▶ **Parts of the exercise**
a: Can you write out, word for word, everything in the bee-keeping article from "Why crop farmers" down to "last 50 years."?
b: Can you carry on the article about why crop farmers should keep bees, starting after its last sentence?

▶ **Text for analysis**

%%

Why crop farmers should keep bees

Studies show the volume of agricultural production dependent on pollinators has increased by an almost 300 per cent in the last 50 years

What you need to know:

  • Studies show the volume of agricultural production dependent on pollinators has increased by an almost 300 per cent in the last 50 years.

Matildah Kacho, a resident of Nabusanke village in Gomba District, is a coffee and mango fruit farmer, a trade she has been running actively for three years since her retirement from public service in 2017. Her farm is set in a way that five acres are mainly dedicated to coffee, one for mangoes and one for food crops.

“Coffee farming has been our family business since I was born, my parents were coffee farmers and I inherited this land from them,” she says.
“I started planting the mango trees a year to my retirement with the hope that I would be harvesting within two years because it is a good variety that matures early,” Kacho says.

However, to Kacho’s dismay the crops have failed to yield to her expectations. “They flower so well but all the flowers simply fall off,” she says.
According to Charity Namala, managing director of The Hive Uganda, Kacho’s is not a unique case though most farmers seem to be unaware of the conditions influencing low crop yield despite the fertile soils, abundant rains and the generally good weather conditions in Uganda.

Crop pollinator 
“There is a slow but steady decline in crop pollinator services,” says Namala.  She adds: “Pollinators are essential to the production of many of the micronutrient rich fruits, vegetables, nuts, seeds and oils we eat. In the past, this service was provided by nature at no cost. But farm fields have become larger, agricultural practices have also changed to focus on a narrower list of crops and increasing use of chemicals.”

%%

▶ **Given entries**
%%

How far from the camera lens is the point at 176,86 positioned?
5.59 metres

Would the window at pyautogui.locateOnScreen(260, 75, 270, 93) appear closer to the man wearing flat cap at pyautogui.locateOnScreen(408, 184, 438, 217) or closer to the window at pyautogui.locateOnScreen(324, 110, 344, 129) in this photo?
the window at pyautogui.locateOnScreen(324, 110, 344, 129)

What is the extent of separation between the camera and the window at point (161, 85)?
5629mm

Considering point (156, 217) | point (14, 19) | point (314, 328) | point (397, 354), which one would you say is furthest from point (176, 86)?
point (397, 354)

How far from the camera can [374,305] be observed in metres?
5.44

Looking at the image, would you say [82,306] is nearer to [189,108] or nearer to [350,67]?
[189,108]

%%

▶ **Responses per task**
a:
Why crop farmers should keep bees

Studies show the volume of agricultural production dependent on pollinators has increased by an almost 300 per cent in the last 50 years

What you need to know:

  • Studies show the volume of agricultural production dependent on pollinators has increased by an almost 300 per cent in the last 50 years.

b:
Pollinator decline 
Evidence points to these factors as causes to the potentially serious decline in populations of pollinators, particularly bees. The decline is already impacting crop production and directly affecting the costs of vitamin-rich crops such as fruits and vegetables, leading to increasingly unbalanced diets and health problems, such as malnutrition and non-communicable diseases.

In fact, close to 75 per cent of the world’s crops producing fruits and seeds for human consumption depend, at least in part, on bee pollination for sustained production, yield and quality. The diversity of food available is largely owed to animal pollinators.
Unfortunately, in a number of regions, pollination services are showing declining trends. 
For instance, maintaining and increasing yields in horticultural crops under agricultural development is important to health, nutrition, food security and better incomes for smallholder farmers.

Dickson Biryomumaisho, executive director of The Uganda Apiculture Development Organisation (Tunado) notes that the process of securing effective pollinators (outside bees) to service agricultural fields is proving difficult to engineer.
“The benefits that bees bring us go beyond human food. There should be intentional interest in helping nature provide pollination services through practices that support wild pollinators. That practice is simply keeping of bees as we do livestock,” says Biryomumaisho.

A 2018 Food and Agriculture Organisation report titled, ‘The importance of bees and other pollinators for food and agriculture,’ denote pollination is the highest agricultural contributor to yields worldwide. Thus, bees and other pollinators make important contributions to agriculture.

Key facts
 Three out of four crops across the globe producing fruits or seeds for human use as food depend, at least in part, on pollinators.
Improving pollinator density and diversity boosts crop yields. Pollinators affect 35 percent of global agricultural land, supporting the production of 87 of the leading food crops worldwide.